I recently went to the Snohomish car show which is effectively the last car show of the year in this area.
Luckily the weather was great.
The show was scheduled to start at 10 so I showed up at 9 (I’m no early riser).
I drove right past the barricades on the west end of town and found a decent spot on one of the side streets.
I then walked down to what was apparently the real entrance to the show on the other end of town and saw that cars were lined up for blocks and they were turning people away!
Since I was already parked I signed up and was number 672!
I found out that cars started lining up for the show at 4:30 that morning.
One of my friends arrived at 6:30 and just managed to get the last spot on the main street. Almost 700 vintage vehicles were parked in downtown Snohomish.
If it had been raining they would have been lucky to get half that many.
I took my hopped-up 65 Mustang since it was for sale but since I spent the whole day looking at other peoples’ cars instead of hanging around mine, I found no buyers.

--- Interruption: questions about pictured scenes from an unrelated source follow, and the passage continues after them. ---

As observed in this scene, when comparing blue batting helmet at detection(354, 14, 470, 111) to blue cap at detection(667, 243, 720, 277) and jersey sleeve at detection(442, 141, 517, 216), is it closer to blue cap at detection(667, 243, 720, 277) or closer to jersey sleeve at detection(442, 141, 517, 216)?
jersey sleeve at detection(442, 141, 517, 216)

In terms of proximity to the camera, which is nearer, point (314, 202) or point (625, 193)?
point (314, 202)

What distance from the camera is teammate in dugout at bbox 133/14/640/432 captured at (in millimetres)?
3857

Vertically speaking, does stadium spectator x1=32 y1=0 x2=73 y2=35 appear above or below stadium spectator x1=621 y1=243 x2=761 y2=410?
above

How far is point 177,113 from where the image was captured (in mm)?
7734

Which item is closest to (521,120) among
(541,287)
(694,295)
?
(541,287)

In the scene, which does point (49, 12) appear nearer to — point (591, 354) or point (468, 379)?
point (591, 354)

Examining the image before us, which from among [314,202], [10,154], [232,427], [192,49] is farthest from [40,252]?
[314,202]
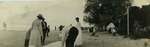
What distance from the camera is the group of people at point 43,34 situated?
3.46m

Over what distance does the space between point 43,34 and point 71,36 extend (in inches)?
11.5

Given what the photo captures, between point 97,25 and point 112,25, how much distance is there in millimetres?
157

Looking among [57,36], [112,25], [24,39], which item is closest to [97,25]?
[112,25]

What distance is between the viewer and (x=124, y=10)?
357 centimetres

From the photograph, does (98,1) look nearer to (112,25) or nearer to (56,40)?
(112,25)

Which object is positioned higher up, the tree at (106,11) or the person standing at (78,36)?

Not too many of the cars were for sale and there were at least 25 other Mustangs on display.
The Mustang Club has its own spot and had a dozen or so of their Mustangs, every one of them in pristine condition. The quality and variety of cars on display was amazing. There must have been at least a million dollars worth of paint jobs on display.
I usually can’t pick a favorite but there was a custom 1938 Graham Sharknose that was just about unbelievable.
I didn’t pay much attention to the awards ceremony but I did notice that the 1928 “Fannie Fortress” hot rod that I had recently traded for the Mustang was there and won second place in its class and of course my Mustang won nothing.
I also went to the annual October car swap meet at the Monroe fairgrounds and took my hot rod Mustang to show in the car sales area.
Luckily the weather was great again. I didn’t hang around my car and got no offers.
Instead I had my usual two scones without butter and wandered the grounds looking at an amazing assortment of car parts many of which I wondered who would want them or how they would actually know if it was the right part.
In a pile of 50 carburetors how would one know which was the right one?
Apparently many of the attendees do.
I did find a rear bumper for my 47 Studebaker pickup and when I went to pick it up later realized it was really heavy so I rounded up a Boy Scout with a cart to haul it back to my car, and as I got there I realized that there was no way I could haul it home in the Mustang!
I had suggested to Lance that he bring his 1966 Ford Galaxie hardtop to the show to find a buyer (he has the 66 wagon and 66 convertible so it was time to move this one out to make room for his new Edsel) so I called him to see if I could set it under his car and he agreed and in fact hauled it back to his house so I was able to pick it up with my truck later in the week.
It worked well for him since he did find a buyer for his Galaxie hardtop.
Don’t pull out in front of an old car.
Even if their brakes work as well as the day they were made, they don’t stop nearly as fast as today’s cars.